Globalists' Plan to Give Away U.S. Patents

 

 

 

October 31, 2007

by Phyllis Schlafly

When displaced American workers complain about outsourcing U.S.

manufacturing jobs to take advantage of cheap Chinese factory labor, and

about insourcing low-paid Asians on H-1B visas to take engineering and

computer jobs, the globalists and multinational corporations have a ready

answer. They recite in chorus: don't worry, be happy, because American

technology and innovation enable us to compete in the global

market.

But now those same globalists and multinationals are trying to outsource

our technology and innovation advantage by delivering a body-blow to our

unique and original patent system. This plan comes under the deceptive

label Patent " Reform " Act

(H.R.

1908), and it's already been rushed through the U.S. House.

Our patent system is the reason why nearly all the world's great

inventions are American, giving us a standard of living that is the envy

of the world. The right of inventors, large and small, to own their own

inventions, is so important that it (along with copyright) is the only

" right " protected in the original U.S. Constitution (preceding

all the more famous rights spelled out in constitutional

amendments).

A combination of foreigners who make a business of stealing our

intellectual property, and the multinationals who want to avoid paying

royalties to small inventors, have ganged up to get Congress to do their

bidding. The battle is going on behind closed doors between the

corporations with highly-paid lobbyists vs. the small inventors and

businesses who produce 40 percent of U.S. innovation.

This attempt to bully the small guys with legislation doesn't make sense.

But it's rolling through the halls of Congress because it has dodged

publicity.

→ **EXTRACTED RECORDS**:

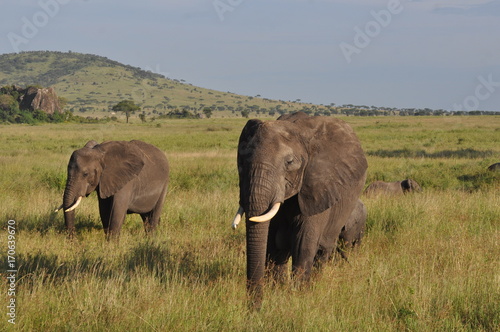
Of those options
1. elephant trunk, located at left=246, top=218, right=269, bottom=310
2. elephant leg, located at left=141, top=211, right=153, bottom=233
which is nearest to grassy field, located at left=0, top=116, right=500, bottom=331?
elephant trunk, located at left=246, top=218, right=269, bottom=310

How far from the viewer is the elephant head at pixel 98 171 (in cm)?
837

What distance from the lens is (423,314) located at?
16.7 ft

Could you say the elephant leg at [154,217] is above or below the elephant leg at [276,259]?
below

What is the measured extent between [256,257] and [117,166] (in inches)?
186

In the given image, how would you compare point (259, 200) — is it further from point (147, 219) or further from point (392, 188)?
point (392, 188)

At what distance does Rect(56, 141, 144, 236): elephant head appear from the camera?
8.37 m

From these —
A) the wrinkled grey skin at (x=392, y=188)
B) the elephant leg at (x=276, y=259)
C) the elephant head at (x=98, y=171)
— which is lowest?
the wrinkled grey skin at (x=392, y=188)

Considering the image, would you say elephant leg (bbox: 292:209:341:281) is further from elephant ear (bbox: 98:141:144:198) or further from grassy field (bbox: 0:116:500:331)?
elephant ear (bbox: 98:141:144:198)

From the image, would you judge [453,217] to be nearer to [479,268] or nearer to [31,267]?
[479,268]

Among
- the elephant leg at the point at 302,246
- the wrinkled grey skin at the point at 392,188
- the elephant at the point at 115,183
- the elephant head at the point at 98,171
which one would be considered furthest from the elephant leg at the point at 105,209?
the wrinkled grey skin at the point at 392,188

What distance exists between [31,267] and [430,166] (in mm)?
16267

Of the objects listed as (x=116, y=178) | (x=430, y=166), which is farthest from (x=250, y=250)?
(x=430, y=166)

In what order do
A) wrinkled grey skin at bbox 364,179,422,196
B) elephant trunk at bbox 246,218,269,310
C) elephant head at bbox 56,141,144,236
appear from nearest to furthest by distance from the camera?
1. elephant trunk at bbox 246,218,269,310
2. elephant head at bbox 56,141,144,236
3. wrinkled grey skin at bbox 364,179,422,196

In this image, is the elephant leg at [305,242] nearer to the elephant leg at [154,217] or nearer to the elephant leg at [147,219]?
the elephant leg at [154,217]
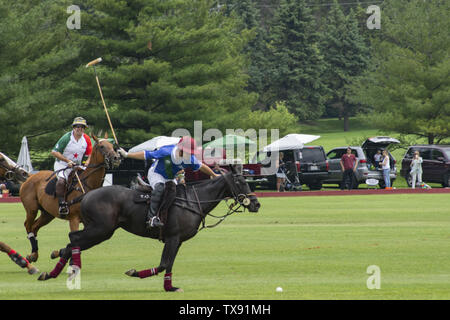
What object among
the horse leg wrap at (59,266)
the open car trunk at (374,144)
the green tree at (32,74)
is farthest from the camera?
the open car trunk at (374,144)

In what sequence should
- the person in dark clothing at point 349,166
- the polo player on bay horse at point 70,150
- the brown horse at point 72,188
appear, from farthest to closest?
the person in dark clothing at point 349,166 → the polo player on bay horse at point 70,150 → the brown horse at point 72,188

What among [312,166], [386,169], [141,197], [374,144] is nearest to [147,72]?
[312,166]

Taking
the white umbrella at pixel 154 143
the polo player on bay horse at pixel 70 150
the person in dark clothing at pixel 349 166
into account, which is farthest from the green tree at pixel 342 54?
the polo player on bay horse at pixel 70 150

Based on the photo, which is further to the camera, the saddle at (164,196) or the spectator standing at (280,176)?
the spectator standing at (280,176)

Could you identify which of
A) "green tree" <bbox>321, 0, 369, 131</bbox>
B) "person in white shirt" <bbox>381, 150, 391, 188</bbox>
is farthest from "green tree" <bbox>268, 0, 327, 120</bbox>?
"person in white shirt" <bbox>381, 150, 391, 188</bbox>

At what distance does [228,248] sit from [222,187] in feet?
16.0

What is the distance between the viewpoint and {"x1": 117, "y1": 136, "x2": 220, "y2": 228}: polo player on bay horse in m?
11.9

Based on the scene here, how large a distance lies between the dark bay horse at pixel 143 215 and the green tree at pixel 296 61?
263ft

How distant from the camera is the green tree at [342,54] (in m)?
96.7

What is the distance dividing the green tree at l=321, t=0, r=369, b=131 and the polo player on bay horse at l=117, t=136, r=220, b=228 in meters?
84.5

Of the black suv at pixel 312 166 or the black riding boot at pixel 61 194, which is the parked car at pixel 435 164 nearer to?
the black suv at pixel 312 166

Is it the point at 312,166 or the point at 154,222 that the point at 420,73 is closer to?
the point at 312,166

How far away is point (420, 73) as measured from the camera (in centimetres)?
5262

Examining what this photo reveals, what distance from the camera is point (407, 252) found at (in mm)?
15859
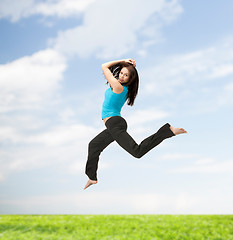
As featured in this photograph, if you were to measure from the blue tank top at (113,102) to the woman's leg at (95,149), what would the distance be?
1.73ft

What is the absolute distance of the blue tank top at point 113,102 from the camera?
13.1ft

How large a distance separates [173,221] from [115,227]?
49.4 inches

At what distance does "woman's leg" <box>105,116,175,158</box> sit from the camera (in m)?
3.90

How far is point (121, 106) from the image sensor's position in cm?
416

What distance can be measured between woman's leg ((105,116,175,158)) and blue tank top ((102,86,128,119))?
10 centimetres

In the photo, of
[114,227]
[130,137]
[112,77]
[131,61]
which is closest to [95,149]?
[130,137]

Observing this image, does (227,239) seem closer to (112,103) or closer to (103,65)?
(112,103)

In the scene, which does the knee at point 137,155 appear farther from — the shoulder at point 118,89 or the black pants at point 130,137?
the shoulder at point 118,89

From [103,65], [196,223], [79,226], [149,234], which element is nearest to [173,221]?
[196,223]

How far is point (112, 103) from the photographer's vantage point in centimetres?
406

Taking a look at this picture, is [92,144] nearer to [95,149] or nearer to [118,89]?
[95,149]

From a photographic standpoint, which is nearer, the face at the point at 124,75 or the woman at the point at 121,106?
the woman at the point at 121,106

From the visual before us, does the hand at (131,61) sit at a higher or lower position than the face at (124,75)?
higher

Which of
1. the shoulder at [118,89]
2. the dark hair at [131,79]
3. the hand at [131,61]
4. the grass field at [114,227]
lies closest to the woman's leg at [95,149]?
the dark hair at [131,79]
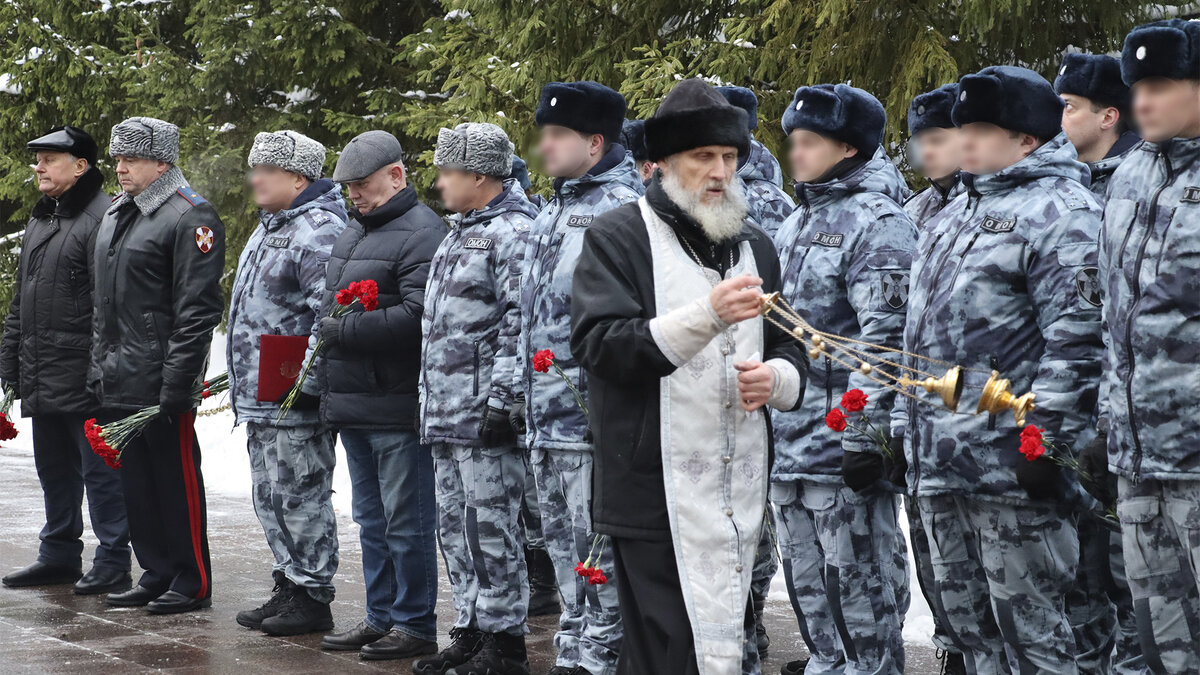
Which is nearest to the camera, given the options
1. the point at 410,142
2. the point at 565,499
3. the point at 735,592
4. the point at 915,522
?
the point at 735,592

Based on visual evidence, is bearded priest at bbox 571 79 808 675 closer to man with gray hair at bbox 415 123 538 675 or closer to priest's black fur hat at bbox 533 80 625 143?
priest's black fur hat at bbox 533 80 625 143

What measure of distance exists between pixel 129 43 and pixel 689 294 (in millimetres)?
14429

→ **SET TASK**: Extend the commentary on the Patent Reform Act, picking up after its last sentence. The rows come from a source unrelated to the text.

→ **RESPONSE TO THE EXERCISE**:
Item #1: The Patent " Reform " Act would change the rule

for granting patents from the American first-to-invent requirement to the

foreign procedure called first-to-file. This provision is arguably

unconstitutional: the U.S. Constitution protects the ownership

" right " for " inventors, " not filers.

There is no good reason to prefer any foreign procedure over the

successful American system. And there is a mighty good reason not to:

first-to-file would bring a tsunami of applications ground out by the

multinationals' large staffs, leaving the small inventors buried in

paper.

Item #2: The Act would make it mandatory for the U.S. Patent

Office to publish (i.e., post on the internet) all inventions 18 months

after date of application, thereby repealing the option now used by 37

percent of American inventors to prevent publication by agreeing not to

file in foreign countries. The big winner of this nasty provision would

be the Asian pirates who sit at their computers and steal American

inventions between publication at 18 months and 32 months, which is the

average time it takes for a patent to be granted.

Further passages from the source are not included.